The Adelanto facility — which is run by The Geo Group of Boca Raton, Florida — is one of the largest in the country and often houses immigrants arrested in the greater Los Angeles area. It has long been the subject of inmate complaints about shoddy medical care, and during a visit to the facility in 2018, inspectors also found nooses in inmate cells and overly restrictive segregation.
In August 2019, more than 1,600 inmates were held at the facility 60 miles (100 kilometers) northeast of Los Angeles, according to a state report.
Shortly after COVID-19 hit, immigrant advocates sued over security concerns. U.S. District Judge Terry Hatter banned ICE from bringing in new detainees and limited the number of detainees to 475. He ordered the detainees to be spaced and have room to stretch, walk and use the toilet and shower, and noted an unknown number of staff and detainees were not wearing masks.
“This case concerns human lives whose reasonable safety has the right to be enforced and protected by the Court under the United States Constitution,” Hatter wrote in 2021.

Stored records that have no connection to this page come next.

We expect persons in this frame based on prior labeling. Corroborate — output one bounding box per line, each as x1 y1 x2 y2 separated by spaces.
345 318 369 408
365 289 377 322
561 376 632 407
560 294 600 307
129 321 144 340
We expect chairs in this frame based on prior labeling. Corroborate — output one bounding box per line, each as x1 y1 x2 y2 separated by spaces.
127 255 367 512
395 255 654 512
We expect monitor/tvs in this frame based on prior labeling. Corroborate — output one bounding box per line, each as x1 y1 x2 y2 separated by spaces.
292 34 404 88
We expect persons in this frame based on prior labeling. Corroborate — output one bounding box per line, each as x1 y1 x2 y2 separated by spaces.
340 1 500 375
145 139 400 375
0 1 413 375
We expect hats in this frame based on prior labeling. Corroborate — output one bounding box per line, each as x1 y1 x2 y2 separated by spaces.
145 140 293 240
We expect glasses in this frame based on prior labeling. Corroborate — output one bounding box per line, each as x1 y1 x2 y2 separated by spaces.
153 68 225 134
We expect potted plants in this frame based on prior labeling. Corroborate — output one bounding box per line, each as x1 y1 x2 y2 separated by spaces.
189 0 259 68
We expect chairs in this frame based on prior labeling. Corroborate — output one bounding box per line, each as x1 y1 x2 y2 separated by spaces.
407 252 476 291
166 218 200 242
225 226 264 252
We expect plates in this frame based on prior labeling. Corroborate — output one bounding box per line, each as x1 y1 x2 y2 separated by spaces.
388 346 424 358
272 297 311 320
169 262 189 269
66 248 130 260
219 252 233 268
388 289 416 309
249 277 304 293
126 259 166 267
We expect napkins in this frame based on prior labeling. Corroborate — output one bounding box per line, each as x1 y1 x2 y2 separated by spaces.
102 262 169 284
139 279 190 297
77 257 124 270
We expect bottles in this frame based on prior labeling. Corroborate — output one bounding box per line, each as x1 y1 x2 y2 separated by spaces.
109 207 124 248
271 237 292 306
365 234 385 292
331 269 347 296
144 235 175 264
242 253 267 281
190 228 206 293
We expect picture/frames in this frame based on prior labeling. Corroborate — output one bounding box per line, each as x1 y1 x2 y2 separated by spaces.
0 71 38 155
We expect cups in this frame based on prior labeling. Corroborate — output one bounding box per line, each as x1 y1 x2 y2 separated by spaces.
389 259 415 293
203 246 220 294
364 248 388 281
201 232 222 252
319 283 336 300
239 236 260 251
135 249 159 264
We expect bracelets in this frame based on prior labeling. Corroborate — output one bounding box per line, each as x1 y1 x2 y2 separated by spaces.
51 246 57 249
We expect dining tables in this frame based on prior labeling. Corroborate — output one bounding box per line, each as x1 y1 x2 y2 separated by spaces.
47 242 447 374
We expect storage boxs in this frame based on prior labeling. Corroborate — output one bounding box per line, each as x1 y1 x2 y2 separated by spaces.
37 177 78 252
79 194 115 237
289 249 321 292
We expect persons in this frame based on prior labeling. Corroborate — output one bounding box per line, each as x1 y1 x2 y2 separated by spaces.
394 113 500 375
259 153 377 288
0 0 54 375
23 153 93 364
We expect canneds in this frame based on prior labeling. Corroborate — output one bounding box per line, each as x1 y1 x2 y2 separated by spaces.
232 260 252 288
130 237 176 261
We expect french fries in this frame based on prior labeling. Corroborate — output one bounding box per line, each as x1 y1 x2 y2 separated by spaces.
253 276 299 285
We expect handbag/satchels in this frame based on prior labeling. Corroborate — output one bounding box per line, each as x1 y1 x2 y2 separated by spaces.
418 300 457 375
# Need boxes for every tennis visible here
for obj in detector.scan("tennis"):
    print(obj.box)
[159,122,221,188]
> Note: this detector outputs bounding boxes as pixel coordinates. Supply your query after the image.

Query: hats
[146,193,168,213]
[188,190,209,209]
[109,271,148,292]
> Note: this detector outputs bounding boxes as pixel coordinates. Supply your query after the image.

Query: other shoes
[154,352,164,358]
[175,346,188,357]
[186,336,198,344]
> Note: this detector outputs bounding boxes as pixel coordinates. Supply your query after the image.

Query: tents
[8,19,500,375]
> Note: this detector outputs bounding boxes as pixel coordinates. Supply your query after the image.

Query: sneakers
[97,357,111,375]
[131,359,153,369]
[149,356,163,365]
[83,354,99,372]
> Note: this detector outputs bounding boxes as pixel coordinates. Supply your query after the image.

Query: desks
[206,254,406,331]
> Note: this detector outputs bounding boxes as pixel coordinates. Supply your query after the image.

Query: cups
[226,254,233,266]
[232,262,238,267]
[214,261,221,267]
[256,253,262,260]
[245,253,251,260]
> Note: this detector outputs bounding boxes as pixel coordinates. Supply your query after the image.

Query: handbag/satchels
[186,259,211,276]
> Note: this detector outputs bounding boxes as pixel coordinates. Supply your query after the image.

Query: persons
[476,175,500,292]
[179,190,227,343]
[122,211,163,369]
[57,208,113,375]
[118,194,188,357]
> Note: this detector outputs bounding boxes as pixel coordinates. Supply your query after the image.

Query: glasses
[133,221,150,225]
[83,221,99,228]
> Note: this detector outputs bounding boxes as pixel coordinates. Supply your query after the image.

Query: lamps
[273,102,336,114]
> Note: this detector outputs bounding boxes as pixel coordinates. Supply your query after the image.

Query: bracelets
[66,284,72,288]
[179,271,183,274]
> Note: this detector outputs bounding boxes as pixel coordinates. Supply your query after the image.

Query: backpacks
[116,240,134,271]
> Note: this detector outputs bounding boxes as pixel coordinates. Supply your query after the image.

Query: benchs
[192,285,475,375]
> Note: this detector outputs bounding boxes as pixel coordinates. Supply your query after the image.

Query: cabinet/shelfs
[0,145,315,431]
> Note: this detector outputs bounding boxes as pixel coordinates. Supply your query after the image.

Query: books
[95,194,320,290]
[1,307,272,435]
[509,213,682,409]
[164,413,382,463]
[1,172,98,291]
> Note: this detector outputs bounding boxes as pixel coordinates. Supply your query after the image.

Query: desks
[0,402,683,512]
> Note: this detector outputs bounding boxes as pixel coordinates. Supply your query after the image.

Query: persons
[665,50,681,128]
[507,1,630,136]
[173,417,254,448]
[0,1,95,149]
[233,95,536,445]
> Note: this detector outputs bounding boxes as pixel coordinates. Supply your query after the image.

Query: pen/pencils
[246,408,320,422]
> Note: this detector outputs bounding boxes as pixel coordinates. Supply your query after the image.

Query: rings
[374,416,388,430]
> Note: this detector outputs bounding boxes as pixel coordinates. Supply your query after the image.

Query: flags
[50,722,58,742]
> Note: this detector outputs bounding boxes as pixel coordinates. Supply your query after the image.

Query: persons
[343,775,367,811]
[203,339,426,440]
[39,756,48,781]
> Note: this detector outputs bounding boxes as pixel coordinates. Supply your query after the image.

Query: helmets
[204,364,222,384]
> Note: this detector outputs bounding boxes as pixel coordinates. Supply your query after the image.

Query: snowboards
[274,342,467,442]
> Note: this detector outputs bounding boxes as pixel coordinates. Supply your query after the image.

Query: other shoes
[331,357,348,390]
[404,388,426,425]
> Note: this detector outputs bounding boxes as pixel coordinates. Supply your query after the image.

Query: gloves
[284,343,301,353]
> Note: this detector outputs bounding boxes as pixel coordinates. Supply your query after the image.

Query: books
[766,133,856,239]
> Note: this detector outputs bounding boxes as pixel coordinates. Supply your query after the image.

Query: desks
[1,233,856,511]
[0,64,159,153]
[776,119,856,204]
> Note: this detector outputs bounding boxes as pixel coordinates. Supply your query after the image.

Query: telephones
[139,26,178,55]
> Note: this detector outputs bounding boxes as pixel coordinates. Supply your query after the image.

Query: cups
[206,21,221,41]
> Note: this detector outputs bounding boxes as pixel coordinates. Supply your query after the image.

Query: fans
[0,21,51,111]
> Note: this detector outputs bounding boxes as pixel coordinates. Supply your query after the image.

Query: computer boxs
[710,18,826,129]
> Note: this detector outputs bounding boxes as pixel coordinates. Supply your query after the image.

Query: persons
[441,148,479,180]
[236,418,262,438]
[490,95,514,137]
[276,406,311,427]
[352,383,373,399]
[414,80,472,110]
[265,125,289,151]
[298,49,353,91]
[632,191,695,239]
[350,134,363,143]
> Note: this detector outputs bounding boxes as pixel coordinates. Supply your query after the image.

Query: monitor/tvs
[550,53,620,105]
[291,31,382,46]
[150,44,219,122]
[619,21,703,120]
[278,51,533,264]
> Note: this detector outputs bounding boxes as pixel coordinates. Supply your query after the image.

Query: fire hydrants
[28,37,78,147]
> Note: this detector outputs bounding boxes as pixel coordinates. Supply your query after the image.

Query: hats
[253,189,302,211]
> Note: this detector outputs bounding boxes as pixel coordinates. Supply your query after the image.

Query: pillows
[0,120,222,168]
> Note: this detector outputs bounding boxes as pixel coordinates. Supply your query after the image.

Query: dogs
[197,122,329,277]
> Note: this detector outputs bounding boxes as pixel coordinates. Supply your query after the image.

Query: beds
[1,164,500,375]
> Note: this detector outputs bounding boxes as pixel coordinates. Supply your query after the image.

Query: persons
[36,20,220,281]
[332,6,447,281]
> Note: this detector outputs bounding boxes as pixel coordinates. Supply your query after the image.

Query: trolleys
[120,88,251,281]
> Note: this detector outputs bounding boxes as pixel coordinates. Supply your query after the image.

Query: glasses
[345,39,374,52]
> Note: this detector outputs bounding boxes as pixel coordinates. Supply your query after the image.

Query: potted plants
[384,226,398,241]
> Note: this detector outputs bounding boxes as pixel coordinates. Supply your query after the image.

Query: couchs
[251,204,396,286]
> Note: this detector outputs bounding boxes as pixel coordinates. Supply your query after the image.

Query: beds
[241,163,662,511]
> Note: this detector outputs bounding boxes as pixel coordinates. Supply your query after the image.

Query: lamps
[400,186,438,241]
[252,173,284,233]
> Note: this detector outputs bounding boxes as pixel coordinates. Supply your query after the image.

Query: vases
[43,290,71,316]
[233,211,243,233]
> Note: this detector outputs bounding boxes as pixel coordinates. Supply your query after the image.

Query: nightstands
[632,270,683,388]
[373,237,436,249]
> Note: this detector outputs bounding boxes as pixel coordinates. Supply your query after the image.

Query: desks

Since then, immigration authorities have moved new detainees to a 750-bed annexe in Adelanto that was previously a state prison. But immigrant advocates said the outhouse is also well below occupancy.
Geo, who also manages the annex, declined to comment and referred all questions to immigration and customs enforcement.
Thomas P. Giles, ICE’s field office director for enforcement and removal operations in Los Angeles, said limited bed space locally means some immigrants detained in Southern California could be transferred elsewhere.
“Here in Los Angeles, we only have a limited amount of bed space, so some of the people we arrest, if we don’t have bed space, we’ll fly them to Phoenix or Atlanta or some other part of the country for bed space,” Giles said in a recent interview. interview “That doesn’t necessarily affect our operations, but it does involve more logistics.”
In Adelanto, the Justice Department runs immigration courts where detainees have their deportation cases heard. Currently, judges in these courtrooms are handling the cases of immigrants elsewhere in the country who use video because of dwindling numbers at the desert facility, said immigration judge Mimi Tsankov, president of the National Association of Immigration Judges.
Over time, hundreds of inmates have been released on bail or deported due to health concerns, and some wings of the facility have been closed, said Eva Bitran, an ACLU staff attorney.
“It’s a huge waste of resources,” she said.